In 2013, the MAV system was extended to “therapeutic groups of medicinal products” – clusters of pharmaceuticals composed of different molecules but having the same effect. For each group, an MAV is determined according to the most favourable ratio of treatment costs and effects. All pharmaceuticals in a group are reimbursed by SHI only up to a level corresponding to the price of the cheapest molecule. When the manufacturer’s price exceeds the MAV set for each MIMP cluster or therapeutic group, the difference must be paid by patients out of pocket.
Substitution
Both physicians and pharmacists are required to inform patients appropriately about generic prescribing and substitution. Patients for whom a product with a price higher than the relevant MAV has been prescribed may choose to either pay the difference out of pocket or to receive a generic product without co-insurance (in the form of co-payment). For all chemical entities, there is at least one medical product available without additional co-payment. Pharmacists are permitted to dispense a cheaper product from the MIMPs system and are required to offer patients a choice among the pharmaceuticals available for substitution. Prescribers may explicitly exclude pharmacy-level substitution on the prescription but should be able to present justification for this decision. Records of dispensed substitutions at pharmacy level enable tracking for prescribers, payers and regulators.
Reimbursement
Reimbursement of medicinal products from public funds falls within the competence of ZZZS. A Pharmaceutical Reimbursement Commission provides recommendations on reimbursement level. Criteria include effectiveness, costs and cost–effectiveness. ZZZS ultimately places products on a positive or negative list. SHI covers all medicinal products on the positive list fully (medicines prescribed for children and specific conditions, such as diabetes, cancer, multiple sclerosis and epilepsy) or with a 30% co-payment; 10% of the price of products on the intermediate list is covered. Co-payments are covered by complementary VHI or paid out of pocket. War veterans, prisoners and socially vulnerable people are covered by the state budget. A negative list includes products completely excluded from public reimbursement; patients must pay for these products in full and out of pocket. Physicians working in the public network use a system of green and white prescriptions when prescribing from the positive/ intermediate list or the negative list, respectively. Private physicians without a concession may only issue white prescriptions.

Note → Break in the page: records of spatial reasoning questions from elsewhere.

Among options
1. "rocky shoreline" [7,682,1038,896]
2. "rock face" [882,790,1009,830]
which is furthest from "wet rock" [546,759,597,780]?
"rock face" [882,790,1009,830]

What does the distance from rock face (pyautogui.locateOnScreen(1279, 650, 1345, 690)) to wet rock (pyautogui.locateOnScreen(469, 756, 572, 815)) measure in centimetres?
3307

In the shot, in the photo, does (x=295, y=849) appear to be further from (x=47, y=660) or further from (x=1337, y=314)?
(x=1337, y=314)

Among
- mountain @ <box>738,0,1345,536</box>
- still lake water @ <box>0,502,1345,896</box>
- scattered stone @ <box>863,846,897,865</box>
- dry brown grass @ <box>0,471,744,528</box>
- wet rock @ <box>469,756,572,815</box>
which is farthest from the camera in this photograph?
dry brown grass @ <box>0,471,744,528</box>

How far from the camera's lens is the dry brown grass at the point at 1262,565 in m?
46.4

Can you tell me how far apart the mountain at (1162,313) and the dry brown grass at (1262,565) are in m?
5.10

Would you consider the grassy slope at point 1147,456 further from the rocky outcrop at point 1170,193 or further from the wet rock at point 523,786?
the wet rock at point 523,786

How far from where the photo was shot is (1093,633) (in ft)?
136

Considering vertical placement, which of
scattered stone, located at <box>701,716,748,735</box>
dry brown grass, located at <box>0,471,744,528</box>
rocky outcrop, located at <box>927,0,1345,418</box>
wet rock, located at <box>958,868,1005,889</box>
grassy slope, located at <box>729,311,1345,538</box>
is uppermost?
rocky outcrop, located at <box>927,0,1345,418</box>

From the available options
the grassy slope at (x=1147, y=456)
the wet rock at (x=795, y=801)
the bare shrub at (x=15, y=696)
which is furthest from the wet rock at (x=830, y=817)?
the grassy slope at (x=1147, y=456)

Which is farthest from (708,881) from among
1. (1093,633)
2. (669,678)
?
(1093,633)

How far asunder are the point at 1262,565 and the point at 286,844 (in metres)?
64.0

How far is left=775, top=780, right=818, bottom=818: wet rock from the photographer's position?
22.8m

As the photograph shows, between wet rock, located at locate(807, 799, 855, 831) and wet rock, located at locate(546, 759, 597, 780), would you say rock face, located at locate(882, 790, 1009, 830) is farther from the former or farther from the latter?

2.7.5. Regulation of medical devices and aids
To enter the market, medical devices must obtain a CE (conformité Européenne) mark from a notified body, in line with national quality and safety requirements of regulations and EU Council Directive 93/42/EEC. The Medicinal Products Act (2014), which corresponds to Council Directive 93/42/EEC, regulates the field of medicinal products. As the relevant competent authority, JAZMP has regulatory and supervisory functions over the Slovene medical device market, including activities related to the classification of products, the verification of essential requirements for marketing authorization, clinical investigations of medical devices and the medical device vigilance system. JAZMP supervises manufacturers or their authorized representatives as well as wholesale and retail suppliers to ensure that they adhere to national and EU legislation. It maintains several public registers on medical devices production and trade, such as the Register of Medical Device Manufacturers and of Business Entities Carrying out Wholesale Trade in Medical Devices.
For information on the investment in and procurement of medical devices see sections 2.4 and 4.1.2.